# TASK DIRECTIONS:
Copy word for word the lines in the records below, starting with the line that contains "Ranked vertically, which of" and continuing through the end of the records.
++++ DATA TO USE ++++
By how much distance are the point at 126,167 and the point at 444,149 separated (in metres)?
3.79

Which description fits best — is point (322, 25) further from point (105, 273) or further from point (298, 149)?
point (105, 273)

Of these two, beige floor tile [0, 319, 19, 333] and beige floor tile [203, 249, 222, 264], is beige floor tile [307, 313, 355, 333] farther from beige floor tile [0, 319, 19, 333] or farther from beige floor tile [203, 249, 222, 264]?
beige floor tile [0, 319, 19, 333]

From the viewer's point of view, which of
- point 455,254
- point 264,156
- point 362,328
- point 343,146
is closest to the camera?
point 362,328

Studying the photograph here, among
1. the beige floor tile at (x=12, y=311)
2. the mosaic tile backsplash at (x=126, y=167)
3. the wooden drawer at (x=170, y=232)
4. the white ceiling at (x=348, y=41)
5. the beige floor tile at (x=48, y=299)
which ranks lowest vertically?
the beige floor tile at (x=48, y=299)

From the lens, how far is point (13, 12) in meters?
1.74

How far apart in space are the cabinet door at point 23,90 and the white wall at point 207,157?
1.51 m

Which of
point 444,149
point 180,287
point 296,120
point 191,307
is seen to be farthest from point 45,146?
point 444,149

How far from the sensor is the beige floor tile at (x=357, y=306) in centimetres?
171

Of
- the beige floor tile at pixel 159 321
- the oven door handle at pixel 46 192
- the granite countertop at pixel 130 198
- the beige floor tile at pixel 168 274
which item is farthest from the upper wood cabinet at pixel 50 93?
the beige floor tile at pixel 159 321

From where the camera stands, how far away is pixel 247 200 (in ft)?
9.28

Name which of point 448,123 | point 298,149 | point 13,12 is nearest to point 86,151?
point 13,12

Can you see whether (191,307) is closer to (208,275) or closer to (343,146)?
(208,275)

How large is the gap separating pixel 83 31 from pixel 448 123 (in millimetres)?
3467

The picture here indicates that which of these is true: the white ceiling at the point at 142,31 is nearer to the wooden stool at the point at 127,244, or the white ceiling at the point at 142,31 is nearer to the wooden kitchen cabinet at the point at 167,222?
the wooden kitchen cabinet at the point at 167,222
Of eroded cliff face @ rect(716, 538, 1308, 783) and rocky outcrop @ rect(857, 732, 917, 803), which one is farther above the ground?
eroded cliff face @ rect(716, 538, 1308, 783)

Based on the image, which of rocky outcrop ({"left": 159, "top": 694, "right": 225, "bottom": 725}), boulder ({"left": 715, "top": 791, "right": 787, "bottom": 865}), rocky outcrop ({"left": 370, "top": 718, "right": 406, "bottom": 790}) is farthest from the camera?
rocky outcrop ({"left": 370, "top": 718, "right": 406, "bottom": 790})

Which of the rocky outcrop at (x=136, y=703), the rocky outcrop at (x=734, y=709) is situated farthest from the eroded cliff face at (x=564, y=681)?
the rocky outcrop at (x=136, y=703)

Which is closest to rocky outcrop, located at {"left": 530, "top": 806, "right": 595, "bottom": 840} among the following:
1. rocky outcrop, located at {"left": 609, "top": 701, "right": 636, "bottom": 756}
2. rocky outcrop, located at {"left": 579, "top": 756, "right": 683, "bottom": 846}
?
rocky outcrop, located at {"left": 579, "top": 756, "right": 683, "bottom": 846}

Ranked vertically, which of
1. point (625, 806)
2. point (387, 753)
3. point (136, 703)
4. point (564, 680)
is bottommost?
++++
# EXERCISE RESULT:
Ranked vertically, which of
1. point (625, 806)
2. point (387, 753)
3. point (136, 703)
4. point (564, 680)
is bottommost?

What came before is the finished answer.